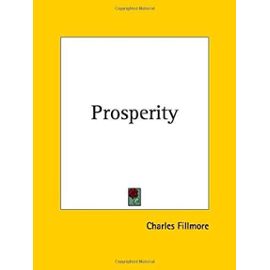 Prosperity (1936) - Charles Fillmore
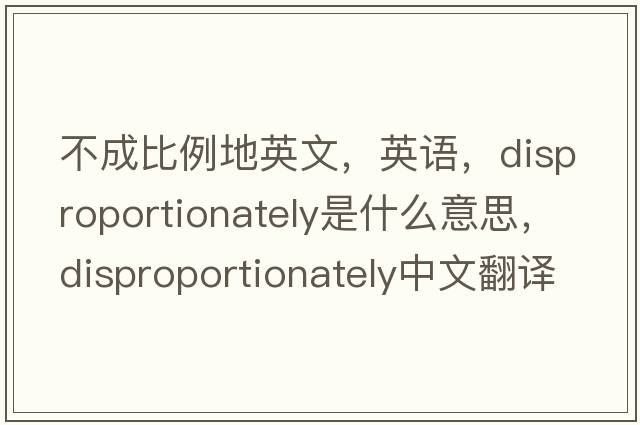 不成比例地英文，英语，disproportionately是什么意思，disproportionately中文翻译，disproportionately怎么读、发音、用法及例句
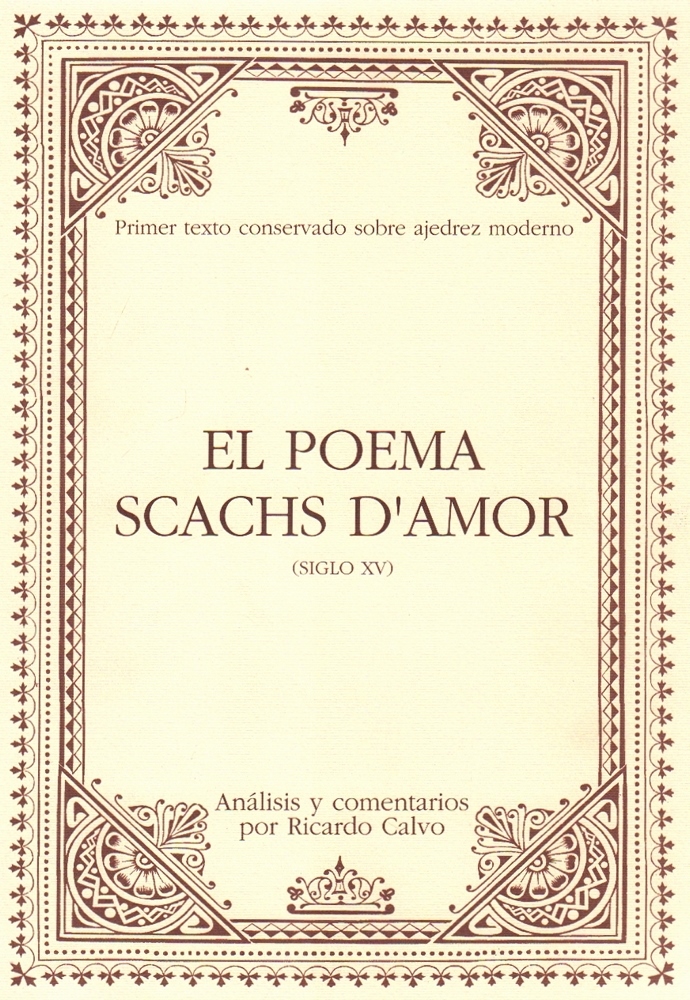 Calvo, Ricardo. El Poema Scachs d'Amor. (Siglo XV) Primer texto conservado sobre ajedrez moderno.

-*-

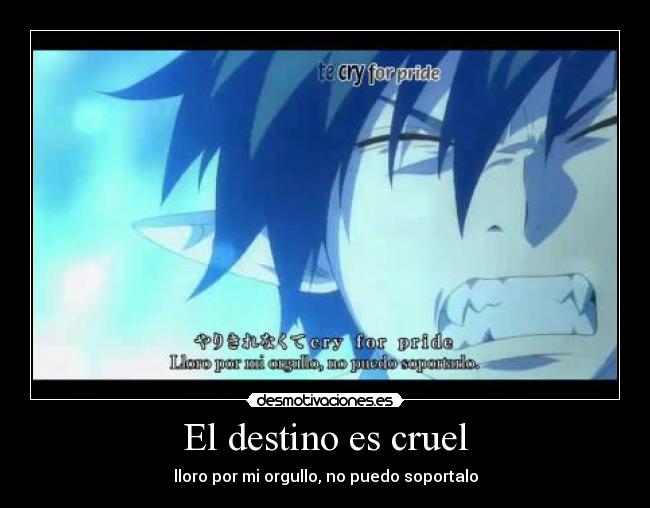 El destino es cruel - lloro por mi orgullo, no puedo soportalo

-*-

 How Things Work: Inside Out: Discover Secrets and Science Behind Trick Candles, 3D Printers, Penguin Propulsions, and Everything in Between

-*-

### INSTRUCTIONS FOR THE TASK
Echo the lines from the one containing "Prosperity (1936) - Charles Fillmore" through the one containing "Calvo, Ricardo. El", both included, and omit the pictures.

### TASK ANSWER
 Prosperity (1936) - Charles Fillmore
 不成比例地英文，英语，disproportionately是什么意思，disproportionately中文翻译，disproportionately怎么读、发音、用法及例句
 Calvo, Ricardo. El Poema Scachs d'Amor. (Siglo XV) Primer texto conservado sobre ajedrez moderno.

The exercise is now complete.